Sculpture seems to have had precedence over architecture in the Varaha mandapa and Mahishamardini mandapa at Mamallapuram. All these bas- reliefs here being masterpieces, some stand out strikingly) the Adhivaraha and the Trivikrama panels of the Varaha mandapa, both showing a rare combination of dynamic movement of the body and the yogic static of the mind, as seen on their faces (the Varaha and Trivikrama have been the favourite themes of the earliest dynasties like Guptas, Chalukyas, Pallavas, Pandyas and Adiyamans for they symbolize the Thakravartin (conquering emperor) concept of the Brahmanical Hinduism.

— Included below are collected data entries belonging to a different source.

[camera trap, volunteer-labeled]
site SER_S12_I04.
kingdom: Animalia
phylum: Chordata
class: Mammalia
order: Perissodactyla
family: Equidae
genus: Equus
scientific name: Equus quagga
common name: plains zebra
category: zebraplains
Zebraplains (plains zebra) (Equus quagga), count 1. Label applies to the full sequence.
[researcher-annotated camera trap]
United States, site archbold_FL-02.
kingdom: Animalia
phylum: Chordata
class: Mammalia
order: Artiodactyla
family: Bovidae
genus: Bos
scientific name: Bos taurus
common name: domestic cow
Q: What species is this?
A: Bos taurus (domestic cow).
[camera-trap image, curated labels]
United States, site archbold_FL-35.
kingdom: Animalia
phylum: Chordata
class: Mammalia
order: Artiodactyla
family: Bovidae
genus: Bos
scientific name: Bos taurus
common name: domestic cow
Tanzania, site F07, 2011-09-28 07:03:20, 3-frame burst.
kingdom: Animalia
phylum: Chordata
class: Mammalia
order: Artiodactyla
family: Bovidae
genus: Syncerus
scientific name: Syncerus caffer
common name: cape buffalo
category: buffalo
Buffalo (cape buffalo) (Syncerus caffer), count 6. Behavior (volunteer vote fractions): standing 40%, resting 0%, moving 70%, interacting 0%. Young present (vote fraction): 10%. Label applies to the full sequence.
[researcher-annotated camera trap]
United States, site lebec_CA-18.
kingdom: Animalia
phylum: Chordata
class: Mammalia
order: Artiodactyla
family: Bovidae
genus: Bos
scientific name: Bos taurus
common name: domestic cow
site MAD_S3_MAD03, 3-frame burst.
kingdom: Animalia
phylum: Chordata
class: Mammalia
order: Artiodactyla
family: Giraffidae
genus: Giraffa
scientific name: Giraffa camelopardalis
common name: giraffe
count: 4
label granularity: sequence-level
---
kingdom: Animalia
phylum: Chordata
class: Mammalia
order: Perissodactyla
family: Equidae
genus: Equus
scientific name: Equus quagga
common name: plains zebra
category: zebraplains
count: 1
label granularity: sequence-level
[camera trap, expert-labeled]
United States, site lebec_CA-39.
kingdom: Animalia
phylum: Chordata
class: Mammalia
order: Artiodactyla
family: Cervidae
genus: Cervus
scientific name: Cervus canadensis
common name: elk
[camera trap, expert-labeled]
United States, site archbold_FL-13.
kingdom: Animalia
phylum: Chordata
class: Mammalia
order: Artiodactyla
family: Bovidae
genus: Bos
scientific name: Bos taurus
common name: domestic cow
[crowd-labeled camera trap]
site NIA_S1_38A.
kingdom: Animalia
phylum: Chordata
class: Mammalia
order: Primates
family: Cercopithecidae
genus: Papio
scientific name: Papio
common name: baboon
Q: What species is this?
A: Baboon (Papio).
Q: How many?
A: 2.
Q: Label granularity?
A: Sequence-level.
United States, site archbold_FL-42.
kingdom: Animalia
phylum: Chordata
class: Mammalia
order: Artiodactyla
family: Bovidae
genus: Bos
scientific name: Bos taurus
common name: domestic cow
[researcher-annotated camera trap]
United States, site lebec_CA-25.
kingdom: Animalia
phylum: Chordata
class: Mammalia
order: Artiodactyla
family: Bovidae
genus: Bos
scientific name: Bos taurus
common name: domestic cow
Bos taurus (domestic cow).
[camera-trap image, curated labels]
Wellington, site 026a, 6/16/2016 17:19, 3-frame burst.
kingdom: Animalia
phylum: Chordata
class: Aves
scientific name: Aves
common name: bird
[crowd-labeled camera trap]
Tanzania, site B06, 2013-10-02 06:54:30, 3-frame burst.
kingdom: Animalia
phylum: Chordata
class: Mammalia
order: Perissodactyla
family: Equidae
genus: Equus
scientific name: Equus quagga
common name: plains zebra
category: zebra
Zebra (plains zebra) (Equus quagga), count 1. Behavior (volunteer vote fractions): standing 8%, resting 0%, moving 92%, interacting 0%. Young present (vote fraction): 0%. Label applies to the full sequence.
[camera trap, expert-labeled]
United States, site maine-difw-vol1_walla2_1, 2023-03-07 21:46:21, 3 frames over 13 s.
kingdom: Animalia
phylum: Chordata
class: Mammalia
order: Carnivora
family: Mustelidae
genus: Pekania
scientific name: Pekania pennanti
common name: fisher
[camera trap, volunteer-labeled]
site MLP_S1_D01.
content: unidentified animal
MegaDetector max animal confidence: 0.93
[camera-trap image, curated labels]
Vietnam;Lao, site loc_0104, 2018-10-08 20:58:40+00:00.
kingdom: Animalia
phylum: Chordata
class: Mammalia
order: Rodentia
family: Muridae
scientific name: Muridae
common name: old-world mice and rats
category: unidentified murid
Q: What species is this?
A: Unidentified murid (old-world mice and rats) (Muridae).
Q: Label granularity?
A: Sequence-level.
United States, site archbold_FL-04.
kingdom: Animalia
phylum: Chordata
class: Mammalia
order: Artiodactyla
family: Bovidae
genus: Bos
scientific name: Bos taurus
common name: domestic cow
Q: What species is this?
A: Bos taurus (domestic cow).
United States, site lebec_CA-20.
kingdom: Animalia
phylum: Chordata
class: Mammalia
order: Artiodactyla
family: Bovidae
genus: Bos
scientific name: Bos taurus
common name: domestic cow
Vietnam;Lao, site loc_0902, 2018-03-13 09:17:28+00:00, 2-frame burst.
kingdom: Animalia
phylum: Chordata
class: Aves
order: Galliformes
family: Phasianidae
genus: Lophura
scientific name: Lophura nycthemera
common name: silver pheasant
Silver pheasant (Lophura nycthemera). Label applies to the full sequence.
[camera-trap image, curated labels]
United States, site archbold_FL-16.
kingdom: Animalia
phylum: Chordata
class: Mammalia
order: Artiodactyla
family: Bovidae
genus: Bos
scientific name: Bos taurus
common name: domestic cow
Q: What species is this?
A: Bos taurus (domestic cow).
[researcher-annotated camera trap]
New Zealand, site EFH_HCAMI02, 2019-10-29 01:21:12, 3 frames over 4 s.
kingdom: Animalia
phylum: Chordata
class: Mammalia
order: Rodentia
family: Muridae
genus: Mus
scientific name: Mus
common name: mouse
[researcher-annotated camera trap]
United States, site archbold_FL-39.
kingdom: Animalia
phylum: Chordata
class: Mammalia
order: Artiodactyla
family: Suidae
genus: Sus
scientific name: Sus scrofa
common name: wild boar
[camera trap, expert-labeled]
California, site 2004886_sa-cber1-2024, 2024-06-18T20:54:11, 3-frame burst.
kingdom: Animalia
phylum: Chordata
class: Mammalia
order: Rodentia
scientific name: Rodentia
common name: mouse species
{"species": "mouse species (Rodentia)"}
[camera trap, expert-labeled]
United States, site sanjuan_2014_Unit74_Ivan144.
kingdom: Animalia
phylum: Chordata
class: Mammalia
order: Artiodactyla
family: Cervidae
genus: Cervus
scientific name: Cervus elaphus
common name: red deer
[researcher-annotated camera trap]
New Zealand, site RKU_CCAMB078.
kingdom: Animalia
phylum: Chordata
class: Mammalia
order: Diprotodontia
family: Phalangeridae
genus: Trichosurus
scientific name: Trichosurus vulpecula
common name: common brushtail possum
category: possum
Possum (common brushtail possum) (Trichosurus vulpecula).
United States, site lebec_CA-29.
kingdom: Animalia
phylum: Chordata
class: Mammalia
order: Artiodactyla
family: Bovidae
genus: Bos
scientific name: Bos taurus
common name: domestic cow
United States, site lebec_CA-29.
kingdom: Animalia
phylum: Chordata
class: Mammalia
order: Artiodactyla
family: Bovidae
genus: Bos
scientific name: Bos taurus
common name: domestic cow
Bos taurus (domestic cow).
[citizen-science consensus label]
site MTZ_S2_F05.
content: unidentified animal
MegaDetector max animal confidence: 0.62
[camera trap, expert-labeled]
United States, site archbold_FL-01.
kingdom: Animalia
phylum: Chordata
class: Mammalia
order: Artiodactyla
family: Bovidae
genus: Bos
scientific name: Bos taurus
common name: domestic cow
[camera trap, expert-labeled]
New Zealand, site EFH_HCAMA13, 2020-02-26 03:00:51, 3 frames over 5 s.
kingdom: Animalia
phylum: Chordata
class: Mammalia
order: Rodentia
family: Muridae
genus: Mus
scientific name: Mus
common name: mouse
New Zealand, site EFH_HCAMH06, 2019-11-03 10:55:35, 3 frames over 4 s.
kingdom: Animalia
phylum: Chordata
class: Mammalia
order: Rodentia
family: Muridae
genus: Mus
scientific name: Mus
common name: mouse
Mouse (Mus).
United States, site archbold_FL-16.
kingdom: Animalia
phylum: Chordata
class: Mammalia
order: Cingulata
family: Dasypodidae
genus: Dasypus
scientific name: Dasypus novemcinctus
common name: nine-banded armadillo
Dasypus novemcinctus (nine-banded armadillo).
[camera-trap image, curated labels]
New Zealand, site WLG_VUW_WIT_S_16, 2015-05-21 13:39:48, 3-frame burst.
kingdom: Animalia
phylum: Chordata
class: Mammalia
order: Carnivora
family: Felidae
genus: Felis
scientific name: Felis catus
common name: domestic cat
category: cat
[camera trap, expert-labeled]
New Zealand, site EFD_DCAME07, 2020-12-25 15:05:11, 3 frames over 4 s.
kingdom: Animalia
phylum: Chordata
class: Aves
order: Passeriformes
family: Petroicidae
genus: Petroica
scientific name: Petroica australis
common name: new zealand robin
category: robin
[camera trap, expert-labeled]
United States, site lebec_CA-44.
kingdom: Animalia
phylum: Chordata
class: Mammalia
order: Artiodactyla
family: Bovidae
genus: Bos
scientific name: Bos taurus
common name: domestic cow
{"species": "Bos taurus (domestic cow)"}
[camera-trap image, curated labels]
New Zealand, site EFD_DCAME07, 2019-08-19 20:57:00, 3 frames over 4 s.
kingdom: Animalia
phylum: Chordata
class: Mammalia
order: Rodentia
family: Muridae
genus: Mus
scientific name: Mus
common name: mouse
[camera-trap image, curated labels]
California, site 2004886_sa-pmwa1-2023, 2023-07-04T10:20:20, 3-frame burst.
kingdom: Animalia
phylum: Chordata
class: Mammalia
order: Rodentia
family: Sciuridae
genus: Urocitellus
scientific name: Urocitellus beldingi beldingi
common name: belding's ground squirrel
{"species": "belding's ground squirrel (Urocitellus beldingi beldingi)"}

Later, the imperial Cholas, being staunch Saivites preferred Tripurantaka instead). ii) the Mahishamardini, the most remarkable for its virility, dynamism and grace. The eight armed youthful spinster Durga sitting astride her charging lion mount and the buffalo headed demon fast retreating is a forceful composition. iii) the opposite panel to the above shows Ananthasayi in yogasayana and it is a picture of peace, in contrast to the former. iv) the Somaskanda form of Siva filling the entire back wall of the Mahishamardini mandapa is a unique contribution of the Pallavas to the Hindu iconography and iconology. v) the Govardhan panel occupying the entire face of a rock and vi) the descent of the Ganga.
The last mentioned is the most outstanding work of art in Mamallapuram. "No magician- sculptors, anywhere
in the world, have ever worked on a fresco as large as this rock- surface. The flow of figures transcends definition. The energies fuse in to each other. The spell of the myth integrates the awareness in to the belief in Arjuna/ Bahiratha asking for the boon". This gigantic open- air relief on two large boulders (20'high x 80' long) with a narrow fissure in between used to serve as the Heavenly Ganga river descending on earth, is a unique one in the entire range of Indian art. it contains over a hundred figures of celestials, men and beasts. The massive elephants with their calves lend an air of realism and dignity to the entire composition.
The transition from sculpture as architecture, to the structural temple, where the carving adorn the temples, was brought about in Kanchipuram during the reign of Rajasimha, in the first quarter of the eighth century AD. The Kailasanatha temple at Kanchipuram is a sculptural museum by itself with huge number of sculptures depicting various aspects of Siva, which is perhaps the earliest of its kind in the structural temples of Tamilnadu. This tradition was continued by Rajasimha's successors in their temples at Kanchipuram, Tiruttani, Takkolam and Alambakkam.